_The problem_:
Pictures are to be left out. Copy exactly, and only, the lines from the start of the entries below to the line with "background-size: cover !important;", both included.

_Listed entries_:
↓
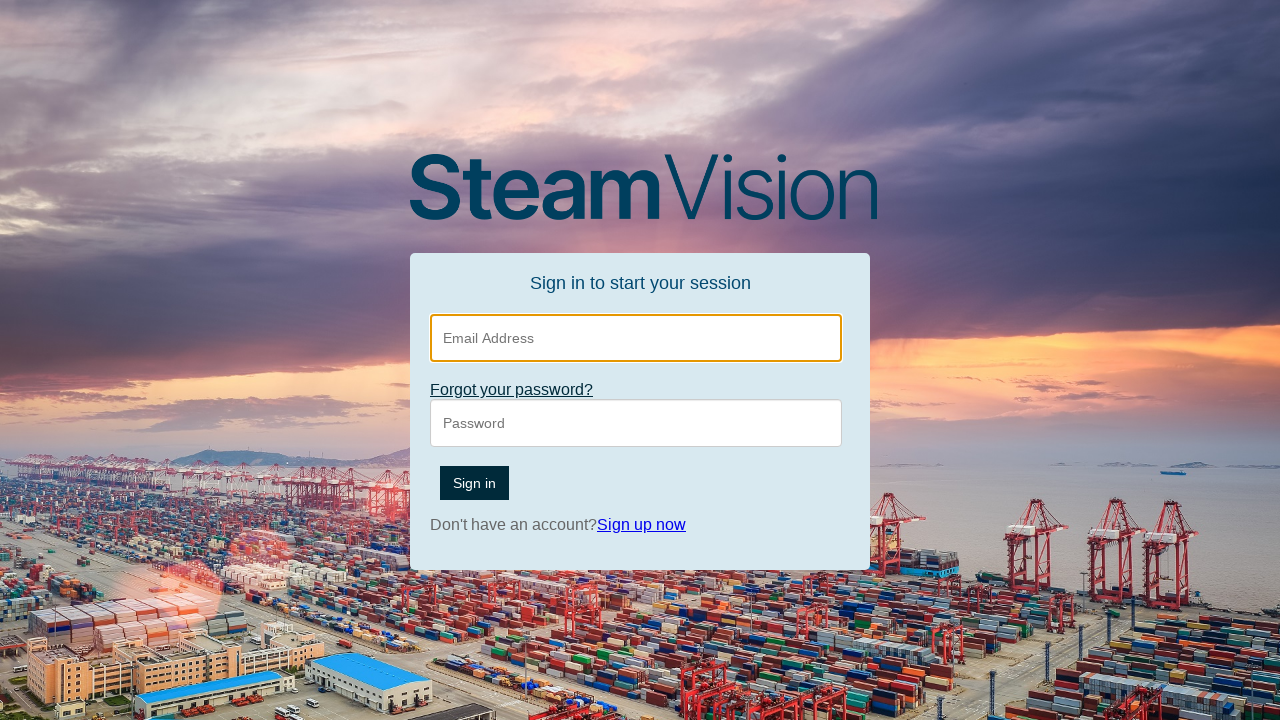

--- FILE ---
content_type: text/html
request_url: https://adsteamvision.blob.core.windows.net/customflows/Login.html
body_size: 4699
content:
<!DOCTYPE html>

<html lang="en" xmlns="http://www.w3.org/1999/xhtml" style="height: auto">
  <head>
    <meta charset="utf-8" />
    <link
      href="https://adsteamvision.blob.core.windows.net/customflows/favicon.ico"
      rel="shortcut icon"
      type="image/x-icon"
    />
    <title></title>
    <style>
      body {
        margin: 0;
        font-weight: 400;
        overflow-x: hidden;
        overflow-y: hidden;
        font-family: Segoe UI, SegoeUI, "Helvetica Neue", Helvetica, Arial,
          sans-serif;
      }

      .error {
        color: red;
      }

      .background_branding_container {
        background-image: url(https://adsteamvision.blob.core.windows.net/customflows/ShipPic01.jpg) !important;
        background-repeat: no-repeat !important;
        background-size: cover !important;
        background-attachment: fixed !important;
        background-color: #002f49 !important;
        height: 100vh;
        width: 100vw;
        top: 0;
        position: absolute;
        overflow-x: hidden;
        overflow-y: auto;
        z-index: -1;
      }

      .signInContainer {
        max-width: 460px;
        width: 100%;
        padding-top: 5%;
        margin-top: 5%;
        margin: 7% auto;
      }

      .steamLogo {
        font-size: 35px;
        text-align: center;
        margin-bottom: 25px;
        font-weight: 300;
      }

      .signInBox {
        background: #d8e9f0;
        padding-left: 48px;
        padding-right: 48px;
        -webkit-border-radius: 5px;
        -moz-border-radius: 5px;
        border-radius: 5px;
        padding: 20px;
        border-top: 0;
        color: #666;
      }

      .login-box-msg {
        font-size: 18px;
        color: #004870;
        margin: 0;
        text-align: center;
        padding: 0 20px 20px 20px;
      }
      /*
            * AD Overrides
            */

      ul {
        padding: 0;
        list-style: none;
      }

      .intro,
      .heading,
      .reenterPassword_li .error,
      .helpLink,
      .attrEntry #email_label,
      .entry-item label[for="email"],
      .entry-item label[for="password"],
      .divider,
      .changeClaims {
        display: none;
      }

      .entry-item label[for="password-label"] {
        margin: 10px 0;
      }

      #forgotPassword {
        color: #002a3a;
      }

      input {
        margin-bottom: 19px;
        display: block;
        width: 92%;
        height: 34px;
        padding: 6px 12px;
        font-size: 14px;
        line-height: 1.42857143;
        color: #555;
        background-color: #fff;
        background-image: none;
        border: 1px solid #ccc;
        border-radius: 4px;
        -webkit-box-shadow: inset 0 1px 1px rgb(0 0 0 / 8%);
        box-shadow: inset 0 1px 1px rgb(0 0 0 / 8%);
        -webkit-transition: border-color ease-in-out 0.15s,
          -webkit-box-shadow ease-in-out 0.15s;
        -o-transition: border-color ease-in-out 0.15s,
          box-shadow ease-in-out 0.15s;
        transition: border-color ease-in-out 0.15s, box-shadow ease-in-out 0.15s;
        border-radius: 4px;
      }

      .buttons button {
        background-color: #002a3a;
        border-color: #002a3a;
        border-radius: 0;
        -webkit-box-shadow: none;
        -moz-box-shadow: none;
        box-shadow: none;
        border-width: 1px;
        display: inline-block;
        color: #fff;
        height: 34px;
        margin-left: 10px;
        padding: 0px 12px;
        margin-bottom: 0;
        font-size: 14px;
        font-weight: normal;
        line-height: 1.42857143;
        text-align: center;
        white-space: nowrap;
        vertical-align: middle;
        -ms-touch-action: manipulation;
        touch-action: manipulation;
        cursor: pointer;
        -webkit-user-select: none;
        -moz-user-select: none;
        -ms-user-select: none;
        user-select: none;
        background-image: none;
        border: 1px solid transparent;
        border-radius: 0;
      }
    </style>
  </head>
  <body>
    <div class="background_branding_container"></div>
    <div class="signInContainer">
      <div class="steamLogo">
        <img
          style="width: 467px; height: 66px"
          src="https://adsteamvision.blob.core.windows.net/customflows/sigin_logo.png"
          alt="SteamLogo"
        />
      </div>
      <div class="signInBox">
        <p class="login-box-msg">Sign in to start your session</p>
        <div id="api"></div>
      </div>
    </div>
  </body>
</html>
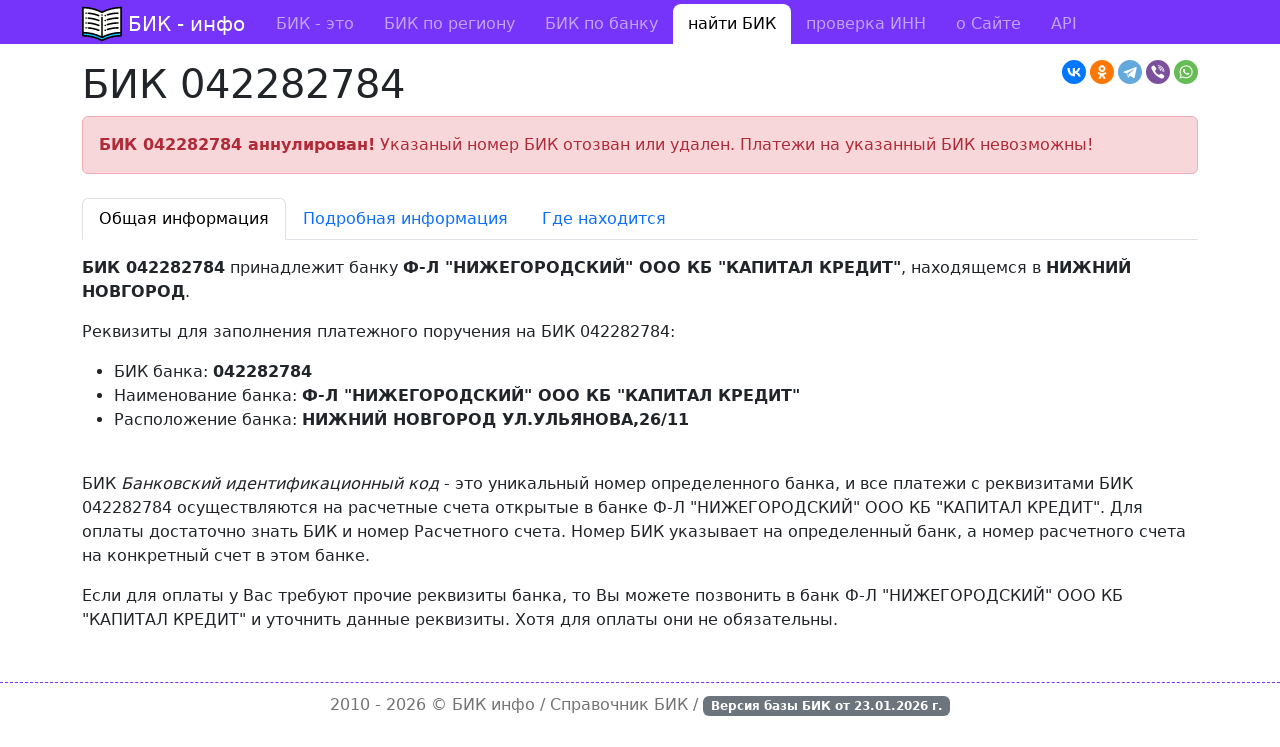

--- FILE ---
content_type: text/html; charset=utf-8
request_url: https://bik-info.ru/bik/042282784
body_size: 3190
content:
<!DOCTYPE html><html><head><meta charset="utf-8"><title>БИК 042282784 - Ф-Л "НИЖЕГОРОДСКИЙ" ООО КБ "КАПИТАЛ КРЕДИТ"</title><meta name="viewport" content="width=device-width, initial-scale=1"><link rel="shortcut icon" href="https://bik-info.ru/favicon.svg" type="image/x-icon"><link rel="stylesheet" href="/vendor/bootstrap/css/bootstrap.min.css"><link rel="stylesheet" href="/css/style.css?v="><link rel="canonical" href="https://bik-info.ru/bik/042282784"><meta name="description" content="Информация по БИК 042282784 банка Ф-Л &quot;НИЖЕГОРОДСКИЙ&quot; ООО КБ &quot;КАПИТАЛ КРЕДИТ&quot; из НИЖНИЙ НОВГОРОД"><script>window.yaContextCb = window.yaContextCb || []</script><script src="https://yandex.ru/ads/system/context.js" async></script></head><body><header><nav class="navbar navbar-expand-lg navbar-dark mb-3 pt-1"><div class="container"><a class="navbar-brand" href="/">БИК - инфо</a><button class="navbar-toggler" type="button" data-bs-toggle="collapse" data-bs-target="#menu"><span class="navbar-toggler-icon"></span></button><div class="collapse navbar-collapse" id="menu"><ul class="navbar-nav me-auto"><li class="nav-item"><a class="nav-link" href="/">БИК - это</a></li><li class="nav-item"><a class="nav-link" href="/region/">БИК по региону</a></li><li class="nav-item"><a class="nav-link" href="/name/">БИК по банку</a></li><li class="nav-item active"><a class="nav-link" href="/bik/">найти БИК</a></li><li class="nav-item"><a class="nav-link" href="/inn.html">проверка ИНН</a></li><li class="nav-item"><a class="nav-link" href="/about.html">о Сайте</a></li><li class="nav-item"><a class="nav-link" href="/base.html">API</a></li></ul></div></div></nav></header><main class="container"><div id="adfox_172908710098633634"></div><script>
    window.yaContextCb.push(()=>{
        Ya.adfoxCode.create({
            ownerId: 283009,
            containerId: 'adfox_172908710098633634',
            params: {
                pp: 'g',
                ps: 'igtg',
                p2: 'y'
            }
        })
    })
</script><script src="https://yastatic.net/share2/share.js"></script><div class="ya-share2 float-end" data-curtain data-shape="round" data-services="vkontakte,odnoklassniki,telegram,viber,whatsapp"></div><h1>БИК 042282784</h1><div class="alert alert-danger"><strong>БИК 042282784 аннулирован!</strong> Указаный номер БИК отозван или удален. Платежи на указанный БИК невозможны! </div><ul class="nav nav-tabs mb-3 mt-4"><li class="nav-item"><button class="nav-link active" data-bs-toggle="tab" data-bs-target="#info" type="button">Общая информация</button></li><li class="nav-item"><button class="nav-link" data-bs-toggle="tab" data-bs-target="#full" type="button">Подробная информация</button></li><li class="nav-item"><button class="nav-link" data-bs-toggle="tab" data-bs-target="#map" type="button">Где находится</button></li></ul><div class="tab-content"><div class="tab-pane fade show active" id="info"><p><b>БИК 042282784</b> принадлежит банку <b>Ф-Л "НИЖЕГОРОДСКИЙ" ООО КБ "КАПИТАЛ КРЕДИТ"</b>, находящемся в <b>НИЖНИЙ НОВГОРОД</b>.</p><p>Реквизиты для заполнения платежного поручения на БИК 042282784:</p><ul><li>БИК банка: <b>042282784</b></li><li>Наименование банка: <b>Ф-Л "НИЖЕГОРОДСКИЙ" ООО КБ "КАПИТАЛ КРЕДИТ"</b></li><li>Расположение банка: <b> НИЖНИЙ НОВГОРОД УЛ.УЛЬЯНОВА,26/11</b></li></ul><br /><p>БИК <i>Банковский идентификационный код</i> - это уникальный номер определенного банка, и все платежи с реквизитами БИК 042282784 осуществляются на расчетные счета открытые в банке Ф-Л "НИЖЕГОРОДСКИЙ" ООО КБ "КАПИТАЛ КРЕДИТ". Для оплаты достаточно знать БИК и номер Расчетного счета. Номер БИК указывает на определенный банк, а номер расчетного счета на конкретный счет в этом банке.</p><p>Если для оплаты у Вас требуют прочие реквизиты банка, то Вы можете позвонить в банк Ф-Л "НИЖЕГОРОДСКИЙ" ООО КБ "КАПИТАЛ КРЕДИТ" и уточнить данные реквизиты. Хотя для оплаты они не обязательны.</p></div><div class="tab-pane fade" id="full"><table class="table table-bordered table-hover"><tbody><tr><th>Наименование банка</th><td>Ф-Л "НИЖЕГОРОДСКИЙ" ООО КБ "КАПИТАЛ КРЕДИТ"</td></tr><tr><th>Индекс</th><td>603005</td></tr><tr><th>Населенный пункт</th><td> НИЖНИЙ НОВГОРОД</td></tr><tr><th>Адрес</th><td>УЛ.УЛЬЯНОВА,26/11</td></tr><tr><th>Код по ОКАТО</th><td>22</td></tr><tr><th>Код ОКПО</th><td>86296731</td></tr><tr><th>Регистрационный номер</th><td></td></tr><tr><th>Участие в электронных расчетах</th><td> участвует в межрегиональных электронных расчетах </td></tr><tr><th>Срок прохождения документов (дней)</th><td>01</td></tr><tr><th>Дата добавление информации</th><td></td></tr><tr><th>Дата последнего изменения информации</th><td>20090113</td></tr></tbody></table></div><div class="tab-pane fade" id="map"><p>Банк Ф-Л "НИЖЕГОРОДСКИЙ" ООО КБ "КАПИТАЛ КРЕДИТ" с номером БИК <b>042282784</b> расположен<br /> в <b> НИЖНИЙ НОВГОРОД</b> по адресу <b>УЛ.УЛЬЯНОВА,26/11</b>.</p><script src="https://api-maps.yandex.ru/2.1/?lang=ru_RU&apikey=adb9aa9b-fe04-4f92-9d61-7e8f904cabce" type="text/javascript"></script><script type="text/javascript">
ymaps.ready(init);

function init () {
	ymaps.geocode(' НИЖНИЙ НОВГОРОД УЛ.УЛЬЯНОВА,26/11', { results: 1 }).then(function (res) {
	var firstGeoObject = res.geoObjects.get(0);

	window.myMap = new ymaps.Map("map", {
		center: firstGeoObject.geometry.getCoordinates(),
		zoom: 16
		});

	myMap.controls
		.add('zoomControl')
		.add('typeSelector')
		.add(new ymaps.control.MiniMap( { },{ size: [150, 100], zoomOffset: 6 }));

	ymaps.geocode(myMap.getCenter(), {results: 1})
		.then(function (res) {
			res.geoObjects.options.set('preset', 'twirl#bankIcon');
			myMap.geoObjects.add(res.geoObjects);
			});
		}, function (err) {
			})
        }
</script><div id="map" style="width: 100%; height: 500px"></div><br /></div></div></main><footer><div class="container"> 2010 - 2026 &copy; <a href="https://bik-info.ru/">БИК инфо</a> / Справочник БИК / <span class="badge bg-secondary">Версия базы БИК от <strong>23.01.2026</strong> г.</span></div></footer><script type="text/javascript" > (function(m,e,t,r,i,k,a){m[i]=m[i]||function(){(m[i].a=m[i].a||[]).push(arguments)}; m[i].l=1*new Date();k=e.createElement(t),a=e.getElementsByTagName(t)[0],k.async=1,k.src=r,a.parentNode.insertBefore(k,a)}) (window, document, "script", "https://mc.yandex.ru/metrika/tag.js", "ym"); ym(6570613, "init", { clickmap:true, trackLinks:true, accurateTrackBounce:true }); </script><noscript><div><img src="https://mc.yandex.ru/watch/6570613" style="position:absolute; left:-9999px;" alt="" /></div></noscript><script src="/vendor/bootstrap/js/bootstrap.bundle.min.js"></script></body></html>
↑
_Task result_:
--- FILE ---
content_type: text/html
request_url: https://adsteamvision.blob.core.windows.net/customflows/Login.html
body_size: 4699
content:
<!DOCTYPE html>

<html lang="en" xmlns="http://www.w3.org/1999/xhtml" style="height: auto">
  <head>
    <meta charset="utf-8" />
    <link
      href="https://adsteamvision.blob.core.windows.net/customflows/favicon.ico"
      rel="shortcut icon"
      type="image/x-icon"
    />
    <title></title>
    <style>
      body {
        margin: 0;
        font-weight: 400;
        overflow-x: hidden;
        overflow-y: hidden;
        font-family: Segoe UI, SegoeUI, "Helvetica Neue", Helvetica, Arial,
          sans-serif;
      }

      .error {
        color: red;
      }

      .background_branding_container {
        background-image: url(https://adsteamvision.blob.core.windows.net/customflows/ShipPic01.jpg) !important;
        background-repeat: no-repeat !important;
        background-size: cover !important;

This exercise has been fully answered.